[Dataset rows]
· · · · · · ·

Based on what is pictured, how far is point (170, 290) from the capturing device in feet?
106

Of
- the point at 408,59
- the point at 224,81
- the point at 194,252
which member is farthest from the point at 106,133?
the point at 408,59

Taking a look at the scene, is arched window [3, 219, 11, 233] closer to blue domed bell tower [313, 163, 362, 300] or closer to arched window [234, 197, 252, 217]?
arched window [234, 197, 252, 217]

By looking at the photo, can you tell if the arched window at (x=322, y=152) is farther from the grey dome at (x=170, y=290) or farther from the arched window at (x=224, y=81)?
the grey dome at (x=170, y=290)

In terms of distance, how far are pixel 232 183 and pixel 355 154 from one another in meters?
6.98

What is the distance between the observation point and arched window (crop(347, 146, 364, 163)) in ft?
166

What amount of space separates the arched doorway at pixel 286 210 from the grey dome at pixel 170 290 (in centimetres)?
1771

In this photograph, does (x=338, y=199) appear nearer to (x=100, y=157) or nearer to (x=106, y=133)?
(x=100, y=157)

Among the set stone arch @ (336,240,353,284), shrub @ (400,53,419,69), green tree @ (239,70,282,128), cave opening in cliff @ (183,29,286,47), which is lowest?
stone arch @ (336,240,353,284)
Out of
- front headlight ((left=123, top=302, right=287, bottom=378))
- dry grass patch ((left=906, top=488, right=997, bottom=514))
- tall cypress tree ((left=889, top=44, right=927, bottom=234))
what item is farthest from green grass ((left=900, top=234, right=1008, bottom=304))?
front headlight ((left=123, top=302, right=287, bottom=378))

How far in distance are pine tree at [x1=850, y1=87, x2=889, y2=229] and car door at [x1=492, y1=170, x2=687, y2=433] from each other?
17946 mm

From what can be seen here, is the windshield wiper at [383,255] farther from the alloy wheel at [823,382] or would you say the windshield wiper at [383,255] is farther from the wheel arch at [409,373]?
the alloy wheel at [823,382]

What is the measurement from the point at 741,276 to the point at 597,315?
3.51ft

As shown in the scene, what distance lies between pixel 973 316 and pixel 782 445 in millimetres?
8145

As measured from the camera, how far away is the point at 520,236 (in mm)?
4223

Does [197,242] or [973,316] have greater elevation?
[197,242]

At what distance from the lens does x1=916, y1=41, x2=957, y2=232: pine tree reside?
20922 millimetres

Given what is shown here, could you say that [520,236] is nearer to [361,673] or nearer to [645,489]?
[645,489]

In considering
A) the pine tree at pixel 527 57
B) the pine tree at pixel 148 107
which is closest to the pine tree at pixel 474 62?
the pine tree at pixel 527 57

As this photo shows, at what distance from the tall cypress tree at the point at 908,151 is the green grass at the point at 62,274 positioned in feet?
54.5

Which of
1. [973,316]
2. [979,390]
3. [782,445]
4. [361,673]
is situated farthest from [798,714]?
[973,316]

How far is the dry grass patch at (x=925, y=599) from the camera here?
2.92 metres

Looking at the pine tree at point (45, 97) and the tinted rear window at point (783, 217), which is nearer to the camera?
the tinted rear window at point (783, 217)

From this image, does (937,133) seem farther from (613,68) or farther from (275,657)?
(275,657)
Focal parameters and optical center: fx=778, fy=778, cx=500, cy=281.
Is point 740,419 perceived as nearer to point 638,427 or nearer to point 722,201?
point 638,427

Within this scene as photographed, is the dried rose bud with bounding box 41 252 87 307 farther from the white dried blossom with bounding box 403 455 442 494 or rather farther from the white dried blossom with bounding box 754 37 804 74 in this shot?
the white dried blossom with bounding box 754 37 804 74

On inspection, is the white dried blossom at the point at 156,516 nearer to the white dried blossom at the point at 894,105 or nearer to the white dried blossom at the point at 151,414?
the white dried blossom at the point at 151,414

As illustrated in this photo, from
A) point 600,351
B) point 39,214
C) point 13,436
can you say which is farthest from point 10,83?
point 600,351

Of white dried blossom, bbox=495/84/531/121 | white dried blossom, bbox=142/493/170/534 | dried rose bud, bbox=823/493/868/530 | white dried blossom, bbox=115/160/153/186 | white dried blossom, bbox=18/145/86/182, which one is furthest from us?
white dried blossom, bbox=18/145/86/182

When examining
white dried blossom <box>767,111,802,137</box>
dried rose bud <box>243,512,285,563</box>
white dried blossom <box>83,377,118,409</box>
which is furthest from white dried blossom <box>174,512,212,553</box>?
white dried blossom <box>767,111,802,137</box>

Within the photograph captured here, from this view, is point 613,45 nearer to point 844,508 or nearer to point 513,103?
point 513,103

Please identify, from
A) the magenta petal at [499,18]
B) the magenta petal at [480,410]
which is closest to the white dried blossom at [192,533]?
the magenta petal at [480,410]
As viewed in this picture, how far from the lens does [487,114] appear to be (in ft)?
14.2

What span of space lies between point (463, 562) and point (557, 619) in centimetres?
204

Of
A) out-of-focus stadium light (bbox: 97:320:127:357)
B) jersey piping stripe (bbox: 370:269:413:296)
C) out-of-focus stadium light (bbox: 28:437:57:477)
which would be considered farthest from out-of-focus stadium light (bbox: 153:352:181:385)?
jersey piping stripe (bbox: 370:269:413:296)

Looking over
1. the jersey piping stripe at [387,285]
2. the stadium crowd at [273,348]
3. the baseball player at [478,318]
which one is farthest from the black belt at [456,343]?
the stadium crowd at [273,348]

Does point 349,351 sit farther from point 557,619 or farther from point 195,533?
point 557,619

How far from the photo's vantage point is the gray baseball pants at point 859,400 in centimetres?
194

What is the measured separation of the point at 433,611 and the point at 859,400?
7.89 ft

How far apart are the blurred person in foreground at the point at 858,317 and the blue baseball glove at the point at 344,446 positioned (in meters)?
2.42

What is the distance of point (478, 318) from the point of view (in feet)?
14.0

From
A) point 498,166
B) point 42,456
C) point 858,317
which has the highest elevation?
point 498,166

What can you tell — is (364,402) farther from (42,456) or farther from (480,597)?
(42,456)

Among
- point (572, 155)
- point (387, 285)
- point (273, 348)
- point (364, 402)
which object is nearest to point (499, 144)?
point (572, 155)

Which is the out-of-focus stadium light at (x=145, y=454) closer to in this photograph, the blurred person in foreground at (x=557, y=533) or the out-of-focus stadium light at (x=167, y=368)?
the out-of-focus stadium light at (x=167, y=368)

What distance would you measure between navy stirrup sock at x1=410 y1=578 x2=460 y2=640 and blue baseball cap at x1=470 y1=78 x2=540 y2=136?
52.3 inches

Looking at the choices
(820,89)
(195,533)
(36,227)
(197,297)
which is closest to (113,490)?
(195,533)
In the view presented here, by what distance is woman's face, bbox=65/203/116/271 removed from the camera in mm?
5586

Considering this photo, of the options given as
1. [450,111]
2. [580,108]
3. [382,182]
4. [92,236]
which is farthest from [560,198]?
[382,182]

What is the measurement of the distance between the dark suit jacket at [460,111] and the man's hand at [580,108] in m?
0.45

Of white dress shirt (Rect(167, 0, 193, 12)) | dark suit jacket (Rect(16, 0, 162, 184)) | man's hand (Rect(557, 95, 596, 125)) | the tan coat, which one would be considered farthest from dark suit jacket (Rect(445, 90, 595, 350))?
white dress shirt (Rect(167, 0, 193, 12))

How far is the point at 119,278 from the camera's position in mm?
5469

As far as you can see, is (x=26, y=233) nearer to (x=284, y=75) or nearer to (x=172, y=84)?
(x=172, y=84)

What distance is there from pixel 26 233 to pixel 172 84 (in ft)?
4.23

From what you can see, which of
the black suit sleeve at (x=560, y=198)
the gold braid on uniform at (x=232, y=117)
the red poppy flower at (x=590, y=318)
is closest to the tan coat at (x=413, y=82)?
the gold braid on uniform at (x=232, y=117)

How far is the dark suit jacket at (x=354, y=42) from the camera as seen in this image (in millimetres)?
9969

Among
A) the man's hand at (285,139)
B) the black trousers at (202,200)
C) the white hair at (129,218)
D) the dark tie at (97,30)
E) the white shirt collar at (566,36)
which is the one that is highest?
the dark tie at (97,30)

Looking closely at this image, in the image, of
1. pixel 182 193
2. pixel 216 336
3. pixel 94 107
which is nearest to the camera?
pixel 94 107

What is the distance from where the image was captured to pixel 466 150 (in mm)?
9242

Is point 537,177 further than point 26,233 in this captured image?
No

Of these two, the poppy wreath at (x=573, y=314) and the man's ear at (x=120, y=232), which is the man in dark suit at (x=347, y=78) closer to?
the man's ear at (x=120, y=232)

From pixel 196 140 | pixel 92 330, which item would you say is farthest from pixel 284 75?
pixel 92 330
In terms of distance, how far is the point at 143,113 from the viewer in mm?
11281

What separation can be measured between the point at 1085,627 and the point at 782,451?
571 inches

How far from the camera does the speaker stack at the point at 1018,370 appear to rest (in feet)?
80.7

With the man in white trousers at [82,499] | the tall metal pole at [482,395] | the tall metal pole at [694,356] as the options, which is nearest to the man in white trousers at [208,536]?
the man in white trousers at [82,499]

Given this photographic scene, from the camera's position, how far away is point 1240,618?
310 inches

· · · · · · ·

§ Set problem:
Copy the data word for word, starting at the line that contains "Given this photographic" and ending at the final line of the data.

§ Result below:
Given this photographic scene, from the camera's position, how far away is point 1240,618?
310 inches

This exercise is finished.